Girls who have serious or repeated infections in childhood are at higher risk for developing eating disorders in adolescence, a new study has found.
The study, in JAMA Psychiatry, tracked 525,643 girls — every girl born in Denmark from 1989 through 2006. The researchers recorded all prescriptions that were filled for antibiotics and other anti-infective medications, as well as hospitalizations for infection, through 2012. There were 4,240 diagnoses of eating disorders during that time.
Compared with girls who had never been hospitalized for infection, those who had been hospitalized were at a 22 percent increased risk for anorexia, a 35 percent increased risk for bulimia and a 39 percent increased risk for other eating disorders.
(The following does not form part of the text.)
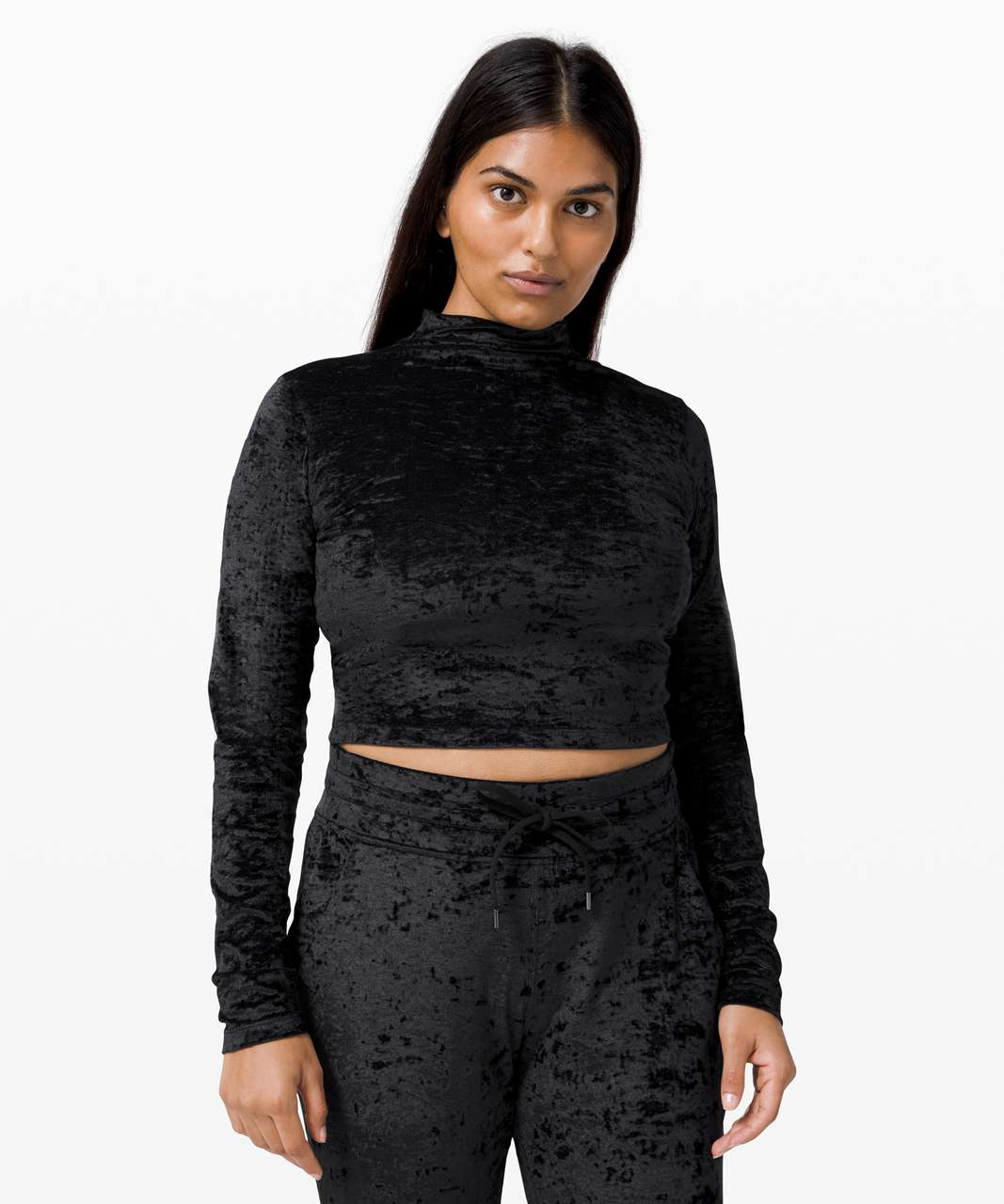 Lululemon All Aligned Mock Neck Long Sleeve *Crushed Velvet - Black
Filling three or more prescriptions for anti-infective drugs was associated with similar increases in the risk, and the more infections or hospitalizations a girl had, the more likely she was to develop an eating disorder.
This is an observational study so it cannot determine cause and effect, and the authors acknowledge that other mechanisms — genetic factors, or stress and anxiety, for example — could increase the risk of both eating disorders and infection.
The lead author, Lauren Breithaupt, a research fellow at Harvard, said that the reasons for the link are unknown, but “it could be that the anti-infective agents are upsetting the microbes in the gut. Changing the microbiome could affect behaviors through the connection of the gut to the brain through the vagus nerve.”